Research Paper Volume 6, Issue 4 pp 281—295

Increased hepatic CD36 expression with age is associated with enhanced susceptibility to nonalcoholic fatty liver disease

Fareeba Sheedfar1, , Miranda MY Sung2, , Marcela Aparicio-Vergara1, , Niels J Kloosterhuis1, , Maria Eugenia Miquilena-Colina3, , Javier Vargas-Castrillón3, , Maria Febbraio4, , René L Jacobs5, , Alain de Bruin6, , Manlio Vinciguerra7,8, , Carmelo García-Monzón3, , Marten H Hofker1, , Jason RB Dyck2, , Debby PY Koonen1, ,

  • 1 University of Groningen, University Medical Center Groningen, Molecular Genetics, Groningen, The Netherlands
  • 2 Cardiovascular Research Centre, Department of Pediatrics, University of Alberta, Edmonton, AB, Canada
  • 3 Liver Research Unit, University Hospital Santa Cristina, Instituto de Investigación Sanitaria Princesa, CIBERehd, Madrid, Spain
  • 4 Department of Dentistry, University of Alberta, Edmonton, AB, Canada
  • 5 Agricultural, Department of Food and Nutritional Science, University of Alberta, Edmonton, AB, Canada
  • 6 Dutch Molecular Pathology Center, Department of Pathobiology, Faculty of Veterinary Medicine, Utrecht University, Utrecht, The Netherlands
  • 7 IRCCS Casa Sollievo della Sofferenza Hospital, San Giovanni Rotondo, Italy
  • 8 UCL - Institute of Liver and Digestive Health, Royal Free Hospital, UK

Received: March 4, 2014       Accepted: April 4, 2014       Published: April 9, 2014      

https://doi.org/10.18632/aging.100652
How to Cite

Copyright: © 2014 Sheedfar et al. This is an open-access article distributed under the terms of the Creative Commons Attribution License, which permits unrestricted use, distribution, and reproduction in any medium, provided the original author and source are credited.

Abstract

CD36 has been associated with obesity and diabetes in human liver diseases, however, its role in age-associated nonalcoholic fatty liver disease (NAFLD) is unknown.
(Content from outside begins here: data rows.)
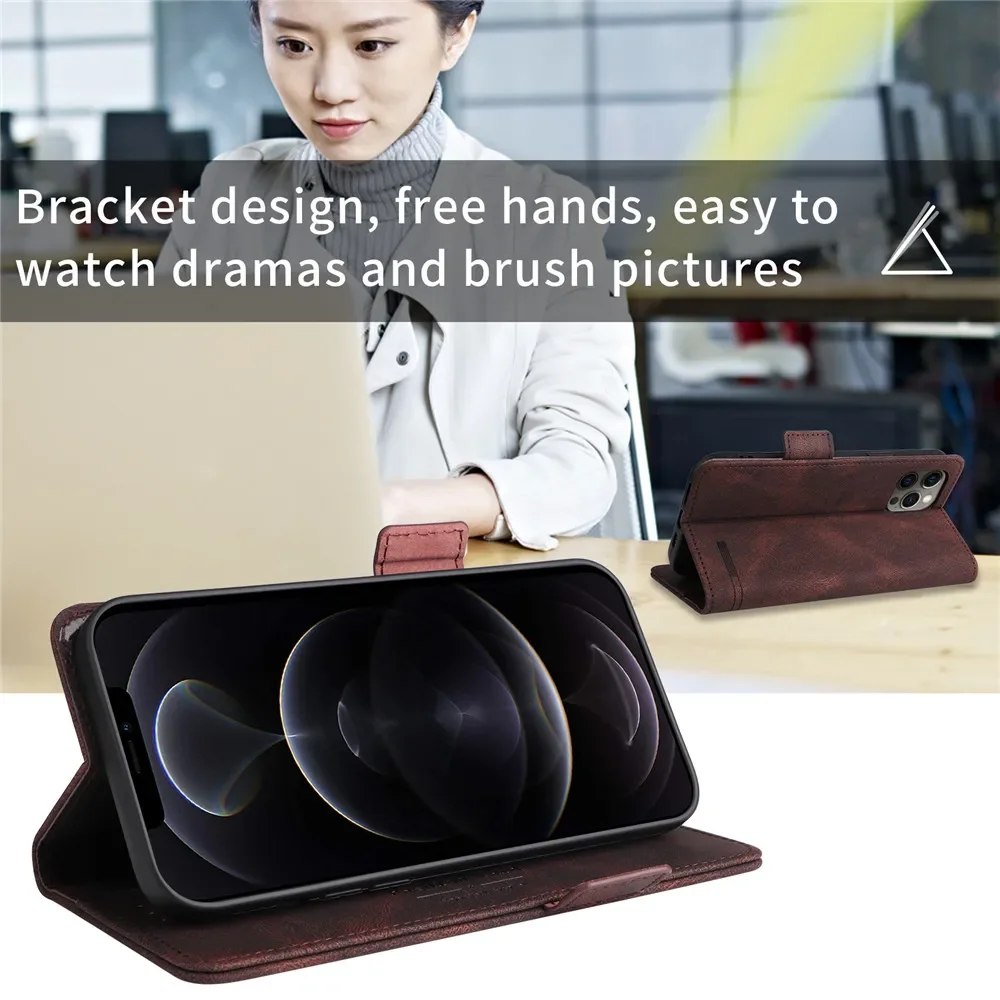 Luxury Leather Wallet Flip Case - Premium Book Cover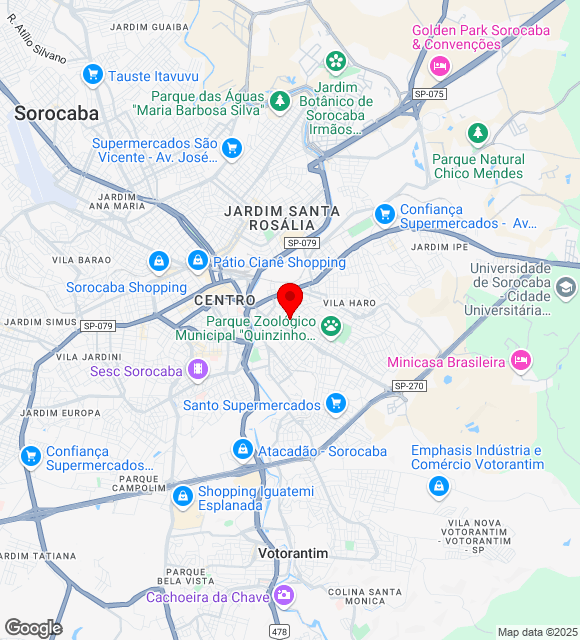 Mapa da localização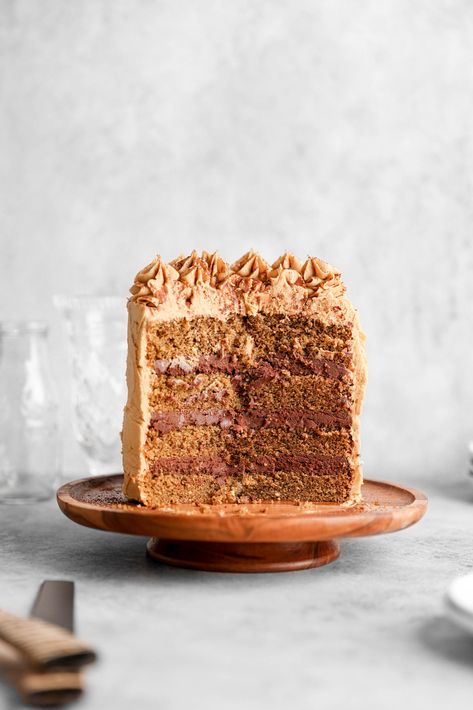 Coffee Layer Cake | Sturbridge Bakery Layered Coffee Cake, Coffee Layer Cake, Layered Pumpkin Coffee Cake, Layered Caramel Cake, Mocha Layer Cake, S’mores Layer Cake, Whipped Chocolate Ganache, Fluffy Frosting, Fab Cakes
Therefore, liver biopsies were collected from individuals with histologically normal livers (n=30), and from patients diagnosed with simple steatosis (NAS; n=26). Patients were divided into two groups according to age and liver biopsy samples were immunostained for CD36. NAFLD parameters were examined in young (12-week) and middle-aged (52-week) C57BL/6J mice, some fed with chow-diet and some fed with low-fat (LFD; 10% kcal fat) or high-fat diet (HFD; 60% kcal fat) for 12-weeks. CD36 expression was positively associated with age in individuals with normal livers but not in NAS patients. However, CD36 was predominantly located at the plasma membrane of hepatocytes in aged NAS patients as compared to young. In chow-fed mice, aging, despite an increase in hepatic CD36 expression, was not associated with the development of NAFLD. However, middle-aged mice did exhibit the development of HFD-induced NAFLD, mediated by an increase of CD36 on the membrane. Enhanced CD36-mediated hepatic fat uptake may contribute to an accelerated progression of NAFLD in mice and humans. Therapies to prevent the increase in CD36 expression and/or CD36 from anchoring at the membrane may prevent the development of NAFLD.

Abbreviations

(NAFLD): Nonalcoholic fatty liver disease; (NAS): nonalcoholic steatosis; (NASH): nonalcoholic steatohepatitis; (HFD): high-fat diet; (LFD): low-fat diet; (qRT-PCR): Quantitative real-time polymerase chain reaction; (TG): triglycerides; (OXPHOS): oxidative phosphorylation; (HCV G1): hepatitis C virus infected with genotype 1.